START TEXT SHOWN

17. In electronic siren apparatus, (a) means for generating one of a square wave siren and intelligible audio signal, (b) a power output amplifier circuit comprising: (1) a first transistor amplifier means for amplifying a selected one of said signals and having base, emitter and collector means, (2) first circuit means coupling said signal generating means to said base means and one of said emitter and collector means for driving said transistor amplifier means with said siren and audio signals, (3) said first circuit means including dynamic circuit means connected between said base and one of said collector and emitter means, responsive to said siren signal, for applying a dynamic biasing voltage to said one of said collector and emitter means which, along with such siren signal, drives said transistor amplifier means between cut-off and into saturation said dynamic circuit means being further responsive to said audio signal for applying a feedback voltage derived from said one of said collector and emitter means to said base means which, along with such audio signal, drives said transistor amplifier means short of saturation, whereby said transistor amplifier means is saturated in amplifying said siren signal but unsaturated in amplifying said audio signal, and (4) means coupled to said other of said emitter and collector means for audibly reproducing the amplified selected one of said signals.
18. The apparatus of claim 17 wherein said first circuit and dynamic circuit means includes a transformer having primary and secondary windings, the primary winding being coupled to said base means and said secondary winding being coupled to said one of said emitter and collector means.

END TEXT SHOWN
START GIVEN DATA

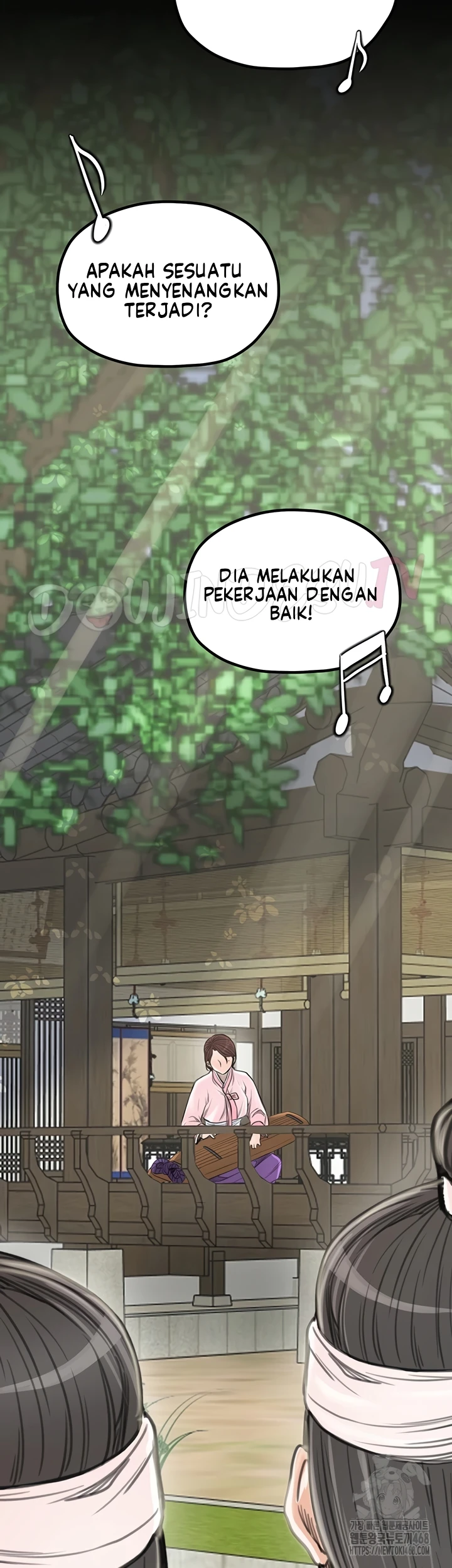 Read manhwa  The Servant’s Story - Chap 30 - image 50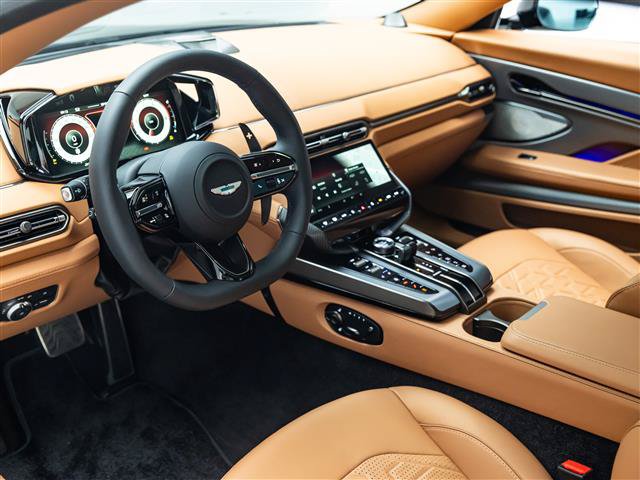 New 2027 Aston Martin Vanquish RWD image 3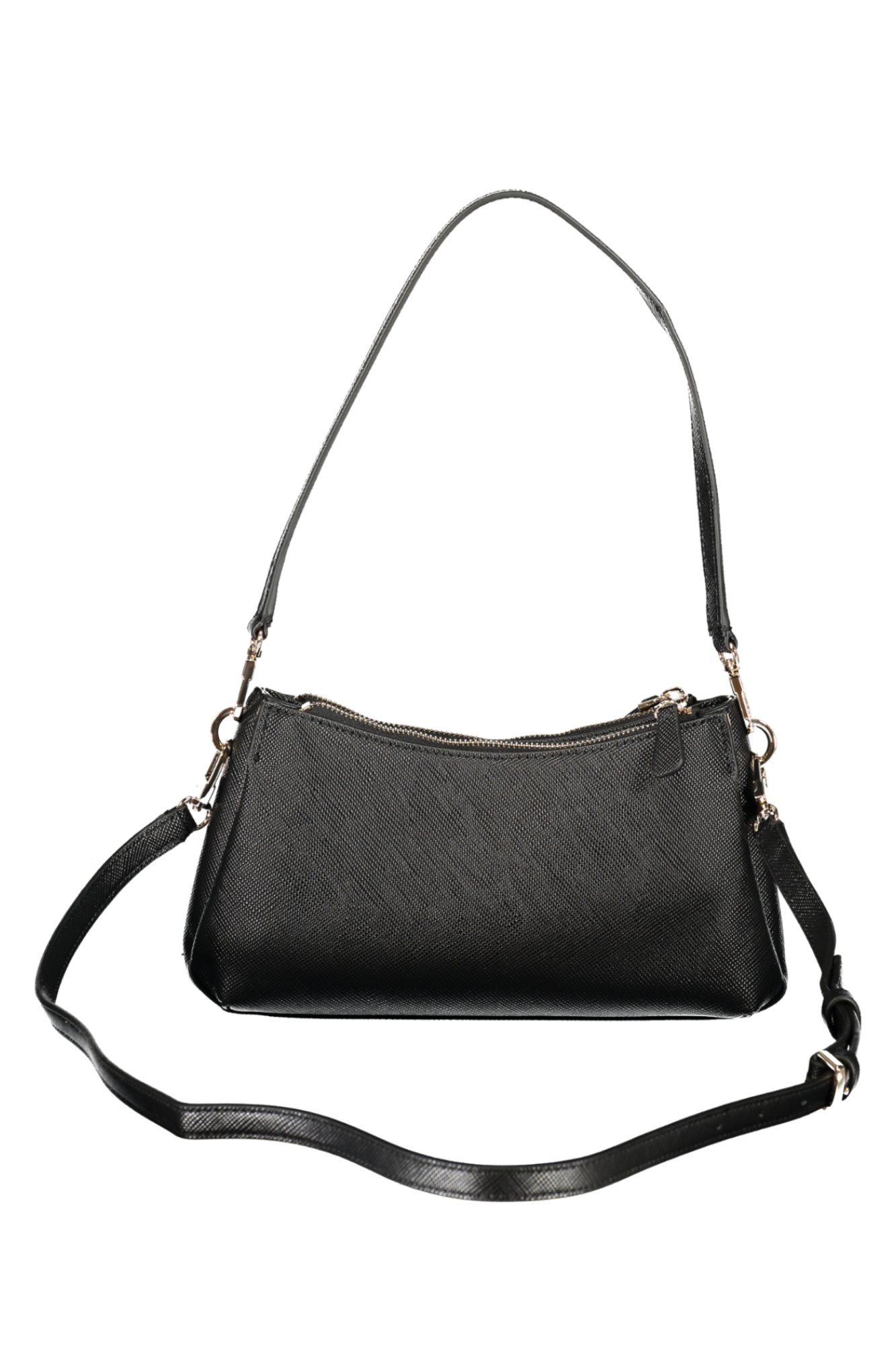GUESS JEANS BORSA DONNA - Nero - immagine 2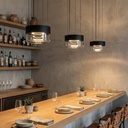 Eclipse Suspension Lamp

END GIVEN DATA

In the siren amplifier claims, in what condition is the transistor amplifier when amplifying the siren signal, and in what condition when amplifying the audio signal?

EXERCISE ANSWER =>
It is saturated when amplifying the siren signal and unsaturated when amplifying the audio signal.